» Written instruction: List each row below that contains the word "item", copying those rows in full.
*** Exercise material ***
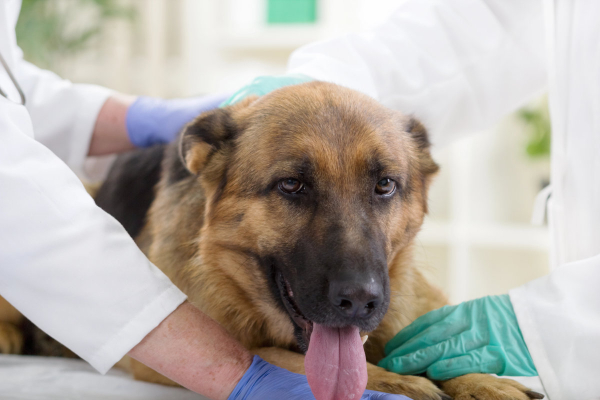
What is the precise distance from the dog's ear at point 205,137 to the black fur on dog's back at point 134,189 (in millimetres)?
***
*** Exercise material ***
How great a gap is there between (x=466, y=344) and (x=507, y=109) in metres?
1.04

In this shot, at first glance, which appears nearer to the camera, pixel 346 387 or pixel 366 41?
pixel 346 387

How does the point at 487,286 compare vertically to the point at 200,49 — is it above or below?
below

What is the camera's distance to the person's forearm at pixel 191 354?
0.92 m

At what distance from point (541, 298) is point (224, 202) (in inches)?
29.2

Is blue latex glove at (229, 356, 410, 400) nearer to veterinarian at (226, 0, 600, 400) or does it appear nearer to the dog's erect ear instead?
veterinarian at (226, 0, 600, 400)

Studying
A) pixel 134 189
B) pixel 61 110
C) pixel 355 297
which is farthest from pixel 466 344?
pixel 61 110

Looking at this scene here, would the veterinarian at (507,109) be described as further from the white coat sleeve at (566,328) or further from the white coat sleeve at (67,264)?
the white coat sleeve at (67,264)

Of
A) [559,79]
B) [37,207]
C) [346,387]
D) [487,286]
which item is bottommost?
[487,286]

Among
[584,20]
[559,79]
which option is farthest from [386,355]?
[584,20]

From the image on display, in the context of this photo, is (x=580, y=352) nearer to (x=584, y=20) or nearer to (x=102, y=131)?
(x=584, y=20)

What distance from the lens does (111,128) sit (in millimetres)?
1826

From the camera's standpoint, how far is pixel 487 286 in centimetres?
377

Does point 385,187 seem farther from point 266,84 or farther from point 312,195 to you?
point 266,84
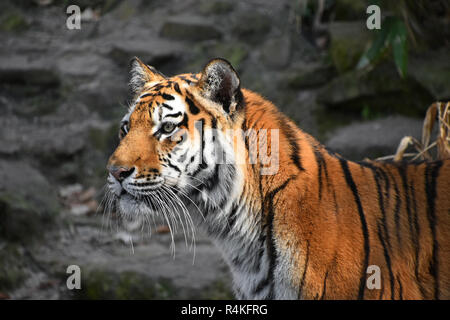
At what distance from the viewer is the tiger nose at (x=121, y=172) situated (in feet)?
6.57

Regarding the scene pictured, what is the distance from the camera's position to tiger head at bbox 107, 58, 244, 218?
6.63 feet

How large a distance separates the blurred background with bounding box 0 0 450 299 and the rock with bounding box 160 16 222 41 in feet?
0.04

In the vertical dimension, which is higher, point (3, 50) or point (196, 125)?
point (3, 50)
***
*** Exercise material ***
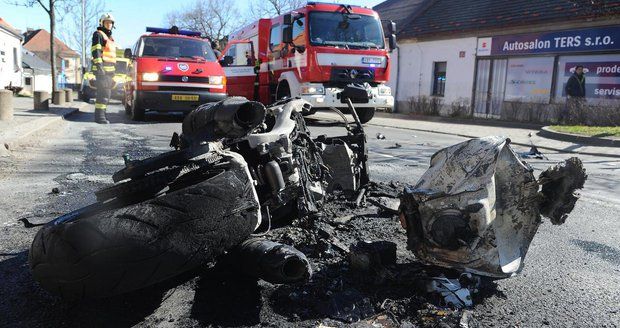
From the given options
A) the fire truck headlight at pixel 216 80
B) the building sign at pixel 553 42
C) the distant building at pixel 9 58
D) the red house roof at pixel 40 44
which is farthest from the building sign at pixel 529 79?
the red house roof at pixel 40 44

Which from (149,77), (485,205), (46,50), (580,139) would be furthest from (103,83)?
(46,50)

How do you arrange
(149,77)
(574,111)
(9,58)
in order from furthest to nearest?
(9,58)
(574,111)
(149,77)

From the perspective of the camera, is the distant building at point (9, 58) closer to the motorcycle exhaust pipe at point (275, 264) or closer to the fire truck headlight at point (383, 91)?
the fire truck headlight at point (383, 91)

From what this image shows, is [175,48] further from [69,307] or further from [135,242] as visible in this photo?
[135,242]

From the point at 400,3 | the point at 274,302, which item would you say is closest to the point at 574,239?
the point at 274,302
***
» Written reply:
which item is bottommost?
From the point at 400,3 | the point at 274,302, which item would you say is closest to the point at 574,239?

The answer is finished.